DATASET EXCERPTS =>
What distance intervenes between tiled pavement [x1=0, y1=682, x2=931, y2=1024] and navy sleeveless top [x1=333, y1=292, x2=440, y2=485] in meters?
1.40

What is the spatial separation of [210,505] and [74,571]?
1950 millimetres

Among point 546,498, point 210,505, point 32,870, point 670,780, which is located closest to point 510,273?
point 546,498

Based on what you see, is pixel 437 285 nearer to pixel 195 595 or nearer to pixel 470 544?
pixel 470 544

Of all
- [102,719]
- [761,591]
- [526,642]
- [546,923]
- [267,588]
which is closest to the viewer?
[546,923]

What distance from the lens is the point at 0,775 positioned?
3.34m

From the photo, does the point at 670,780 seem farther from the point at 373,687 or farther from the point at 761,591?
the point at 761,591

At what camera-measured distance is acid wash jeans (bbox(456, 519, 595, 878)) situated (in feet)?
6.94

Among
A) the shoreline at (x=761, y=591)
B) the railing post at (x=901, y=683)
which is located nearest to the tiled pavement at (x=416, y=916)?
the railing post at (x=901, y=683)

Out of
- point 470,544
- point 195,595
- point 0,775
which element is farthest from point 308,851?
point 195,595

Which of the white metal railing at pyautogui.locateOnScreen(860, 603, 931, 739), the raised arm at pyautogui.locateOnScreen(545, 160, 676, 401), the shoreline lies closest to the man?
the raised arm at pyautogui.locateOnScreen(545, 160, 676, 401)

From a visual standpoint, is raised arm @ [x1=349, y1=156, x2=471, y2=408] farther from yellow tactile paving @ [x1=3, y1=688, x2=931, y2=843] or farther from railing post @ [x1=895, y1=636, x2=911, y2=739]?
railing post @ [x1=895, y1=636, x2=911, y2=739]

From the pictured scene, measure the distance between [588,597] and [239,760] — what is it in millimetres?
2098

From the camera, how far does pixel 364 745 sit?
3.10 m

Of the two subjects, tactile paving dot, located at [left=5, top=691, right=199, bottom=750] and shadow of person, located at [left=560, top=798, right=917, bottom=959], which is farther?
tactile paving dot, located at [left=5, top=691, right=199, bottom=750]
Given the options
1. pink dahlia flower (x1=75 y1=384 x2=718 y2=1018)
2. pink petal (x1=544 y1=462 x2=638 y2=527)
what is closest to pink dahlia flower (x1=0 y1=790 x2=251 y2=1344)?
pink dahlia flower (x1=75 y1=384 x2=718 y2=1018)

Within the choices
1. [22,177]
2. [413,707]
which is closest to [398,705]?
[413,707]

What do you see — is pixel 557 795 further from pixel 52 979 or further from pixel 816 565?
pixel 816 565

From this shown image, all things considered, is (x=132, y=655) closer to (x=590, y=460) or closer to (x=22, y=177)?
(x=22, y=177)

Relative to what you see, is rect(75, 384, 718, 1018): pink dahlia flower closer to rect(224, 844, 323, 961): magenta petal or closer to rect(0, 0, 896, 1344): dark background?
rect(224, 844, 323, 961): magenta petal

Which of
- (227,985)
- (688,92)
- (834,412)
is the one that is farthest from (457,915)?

DIRECTIVE =>
Rewrite all of the entries above, replacing "tiled pavement" with "paved walkway" and leaving everything else unchanged.

ANSWER TO THIS EXERCISE =>
What distance intervenes between paved walkway [x1=0, y1=682, x2=931, y2=1024] and navy sleeveless top [x1=333, y1=292, x2=440, y2=485] in meters?
1.40

What is the spatial separation of [210,505] and [74,571]?
1950 millimetres

Among point 546,498, point 210,505, point 32,870, point 670,780, which is located closest to point 510,273?
point 546,498

Based on what you see, is pixel 437 285 nearer to pixel 195 595 or nearer to pixel 470 544?
pixel 470 544

Of all
- [102,719]
- [761,591]
- [526,642]
- [546,923]
- [267,588]
which is closest to the viewer?
[546,923]

What distance from the lens is the point at 0,775 positioned?
3.34m

From the photo, does the point at 670,780 seem farther from the point at 373,687 or farther from the point at 761,591?
the point at 761,591

At what camera-measured distance is acid wash jeans (bbox(456, 519, 595, 878)) situated (in feet)?
6.94

Among
A) the shoreline at (x=761, y=591)
B) the railing post at (x=901, y=683)
which is located nearest to the paved walkway at (x=416, y=916)?
the railing post at (x=901, y=683)

Out of
- point 470,544
- point 195,595
- point 0,775
which element is farthest from point 308,851?
point 195,595

Which of the white metal railing at pyautogui.locateOnScreen(860, 603, 931, 739), the raised arm at pyautogui.locateOnScreen(545, 160, 676, 401), the shoreline lies closest to the man?
the raised arm at pyautogui.locateOnScreen(545, 160, 676, 401)

From a visual standpoint, is raised arm @ [x1=349, y1=156, x2=471, y2=408] farther from yellow tactile paving @ [x1=3, y1=688, x2=931, y2=843] or farther from railing post @ [x1=895, y1=636, x2=911, y2=739]?
railing post @ [x1=895, y1=636, x2=911, y2=739]

From the pictured scene, measure the distance between [588,597] and [239,760] — what is it in millimetres?
2098

From the camera, how far does pixel 364 745 sit?
3.10 m

Of the two subjects, tactile paving dot, located at [left=5, top=691, right=199, bottom=750] and shadow of person, located at [left=560, top=798, right=917, bottom=959], which is farther?
tactile paving dot, located at [left=5, top=691, right=199, bottom=750]
Given the options
1. pink dahlia flower (x1=75 y1=384 x2=718 y2=1018)
2. pink petal (x1=544 y1=462 x2=638 y2=527)
what is closest to pink dahlia flower (x1=0 y1=790 x2=251 y2=1344)?
pink dahlia flower (x1=75 y1=384 x2=718 y2=1018)

Within the choices
1. [22,177]
2. [413,707]
which is closest to [398,705]?
[413,707]

What do you see — is pixel 557 795 further from pixel 52 979 or further from pixel 816 565?
pixel 816 565

From this shown image, all things considered, is (x=132, y=655) closer to (x=590, y=460) or closer to (x=22, y=177)?
(x=22, y=177)

Relative to what you see, is rect(75, 384, 718, 1018): pink dahlia flower closer to rect(224, 844, 323, 961): magenta petal or closer to rect(0, 0, 896, 1344): dark background?
rect(224, 844, 323, 961): magenta petal

Which of
- (227,985)
- (688,92)
- (834,412)
is the one that is farthest from (457,915)?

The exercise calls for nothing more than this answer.